[Study text — start]
Friday, August 15, 2014

New Things are Happening

Well, it's happening again. Change!!! Our oldest just started her first, official day of school outside of the home. I have had her with me every day since she was two. Our bond is like no other. It seems as if we might argue and fuss a lot but we really do have a great relationship. I have missed her so much this week. And our son is almost as tall as me and he is growing daily! Still such a great kid. I always enjoy his company. It will be just the two of us doing school this year. It's going to take some getting used to. I'm not very good ( actually I'm terrible ) at letting go. I dig in and hold on tightly. Everything else is going well. We have done some work on our house and I really like the choices we've made . It has made some of my chores much easier.
My health is getting better daily. I'm about 80% better and still have a little tweaking to do. But Lyme has taught me quite a few lessons for which I'll be forever grateful. It has strengthened my faith, made me grow as a person,helped me  learn to free fall trusting God's perfect plan and it has brought some wonderful new friends into my life. I wouldn't have it any other way. God is always good!!

Thursday, April 3, 2014

Oh the Healing!

Well, three years later, 42 weeks of antibiotics, a whole lotta money, and lots of other stuff, I'm healing up inside and out! This Lyme journey has been somewhat of a Job feeling for me, ya know the Bible story of Job's life and all that he went through? I'm not saying I have it quite as bad as he did but I sure haven't had it too easy! But I have grown so much through this all that I wouldn't change it if I could. I've finally come to realize that God's will is now my will. I want what He wants for me. I used to try to control, control, control. But now, I just sit back amazed at God in all His power and glory! Really! He amazes me daily and I'm forever grateful for everything He's given me and for all the He hasn't given me.
[Study text — finish]
[Recorded data — start]
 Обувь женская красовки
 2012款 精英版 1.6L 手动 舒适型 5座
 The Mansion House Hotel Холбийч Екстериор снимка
[Recorded data — finish]
[Recorded data — start]
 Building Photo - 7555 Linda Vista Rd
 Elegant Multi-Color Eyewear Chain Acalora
[Recorded data — finish]
> _Aim of the task_
Duplicate everything in the blog text from "Thursday, April 3, 2014" down to "hasn't given me.".

> _Reply to the exercise_
Thursday, April 3, 2014

Oh the Healing!

Well, three years later, 42 weeks of antibiotics, a whole lotta money, and lots of other stuff, I'm healing up inside and out! This Lyme journey has been somewhat of a Job feeling for me, ya know the Bible story of Job's life and all that he went through? I'm not saying I have it quite as bad as he did but I sure haven't had it too easy! But I have grown so much through this all that I wouldn't change it if I could. I've finally come to realize that God's will is now my will. I want what He wants for me. I used to try to control, control, control. But now, I just sit back amazed at God in all His power and glory! Really! He amazes me daily and I'm forever grateful for everything He's given me and for all the He hasn't given me.